Warning: Possible Spoiler
This is the sequel to "Presumed Innocent".
About 20 years after Tommy Molto unsuccessfully prosecuted Rusty Sabitch for the murder of Carolyn Polhemus, they again face off in court. Now, Rusty is now the chief judge for the 3rd Appellate Court, with an eye on the State Supreme Court. Tommy is now the acting Prosecuting Attorney. Tommy is married and has a son, and is a better man than before.. He seems to have learned from his mistakes. Rusty, on the other hand, is having an affair again.
Rusty's wife Barbara is found dead, seemingly of natural causes. But why did Rusty wait 24 hours to call anyone? Tommy's assistant, Jim Brand, is particularly determined to nail Sabitch, Most of the case revolves around the fact that Barbara took phenelzine, and ate food that was known to interact with it.
I really liked the unique style with which Turow told the story. The first half of the book tells of events both prior to, and after Barbara's death, moving easily between the two time frames, and telling the story from different characters' perspectives.

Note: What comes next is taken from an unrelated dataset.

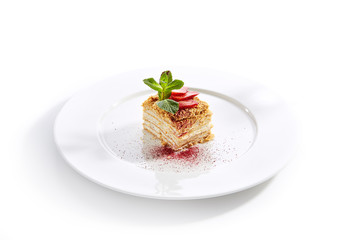 Traditional Russian Honey Cake Medovik on Restaurant Plate Isolated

The second half of the book focuses on the trial and its aftermath. Throughout the trial, Rusty is supported by his son Nat
Although I very much enjoyed the story, I was disappointed with the ending, which I found to be somewhat anti-climactic. I also found it highly implausible that they'd make it through the entire trial without Nat finding out who his father had had an affair with.
Content warning: There is some offensive language throughout the story, and sometimes there is more information than necessary regarding Rusty's affair.